SOURCE PASSAGE:
Turn in a workbook page, submit an essay, present a project and a rubric score will be kept. Complete the work and receive a grade. Sound logic for a simple enough system.

At this point, I hear teachers saying, “well if the student had simply turned in the work…if the student would just stop fooling around… if the student would focus more… if they’d listen to directions, if they’d just do what I’ve made it so easy for them to do...

Now ask yourself, how important is it that a student be able to analyze and explain the theme of a story with specific evidence. It’s pretty important, right? We want humans to be able to read, analyze, critically think about, and respond with a logical line of reasoning. Now how much more important is that skill than recalling a basic fact? Ok, maybe they needed to recall that fact in order to analyze, but because both of those separate tasks were each traded for a grade as part of their final score, there’s often conflated value among these assignments which should be assigned a different value. I know some teachers use weights to categorize the value of different assignments, but the idea that students and families are strategizing which assignments, which skills, which knowledge will have the greatest impact on their final grade, is inherently shifting their attention away from learning for the benefit of future learning, and training our students to prioritize a “whatever it takes to get the grade” mindset over the learning and mastery behind the concepts we need them to learn.

YOUR GOAL: Please decide whether each statement agrees with the passage on grading, answering yes or no and quoting the words of the passage that decide it. 1. Some teachers use weights to sort assignments by value. 2. The grading system described at the start is called complicated. 3. Completing the work earns a grade.

GIVEN INFORMATION:

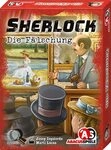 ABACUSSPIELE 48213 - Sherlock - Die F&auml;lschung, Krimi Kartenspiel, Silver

---

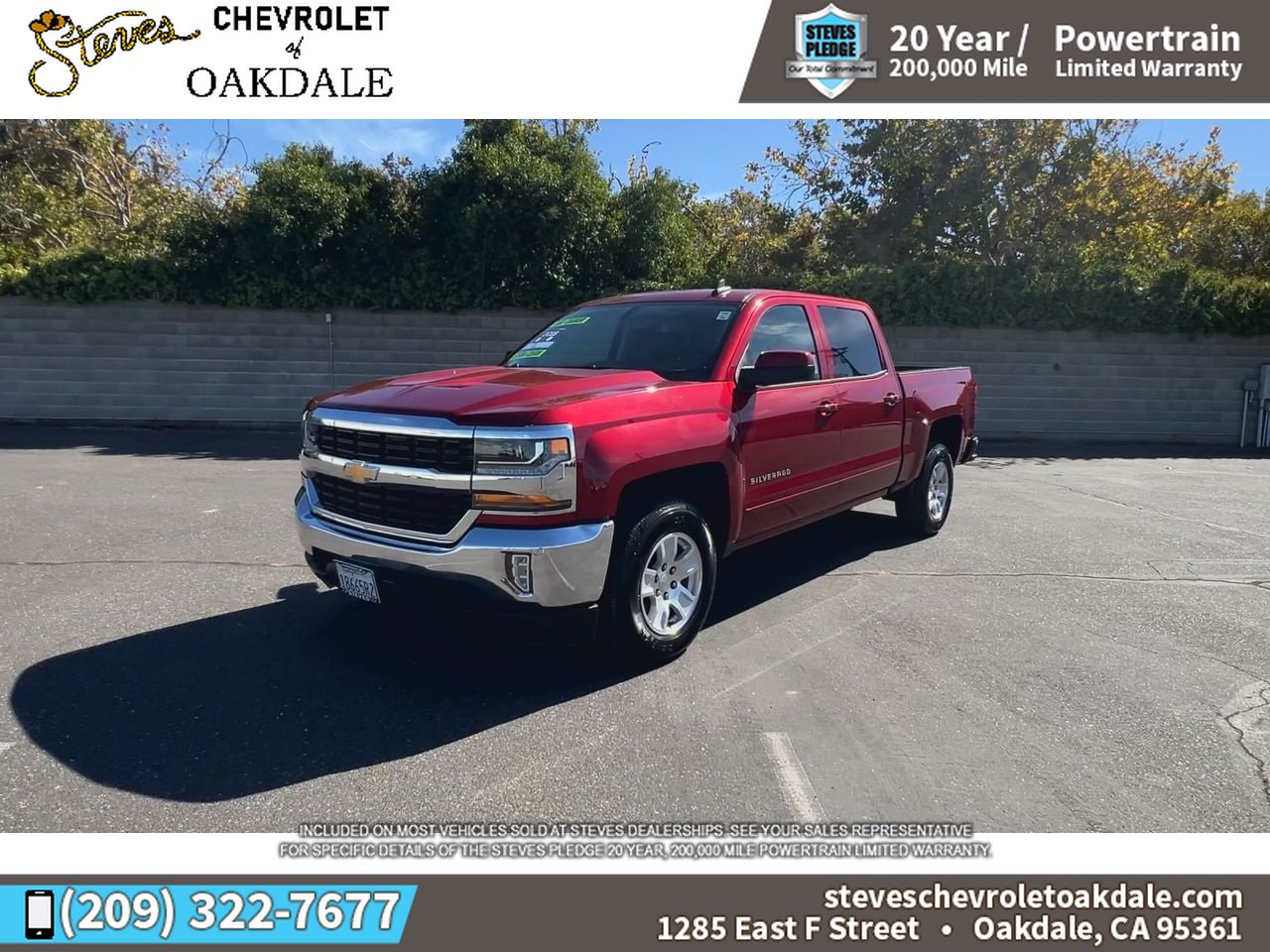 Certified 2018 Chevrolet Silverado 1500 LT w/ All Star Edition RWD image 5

==

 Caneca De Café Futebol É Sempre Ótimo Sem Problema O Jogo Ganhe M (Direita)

RESPONSE TO THE TASK:
1. Yes: "I know some teachers use weights to categorize the value of different assignments"
2. No: "Sound logic for a simple enough system."
3. Yes: "Complete the work and receive a grade."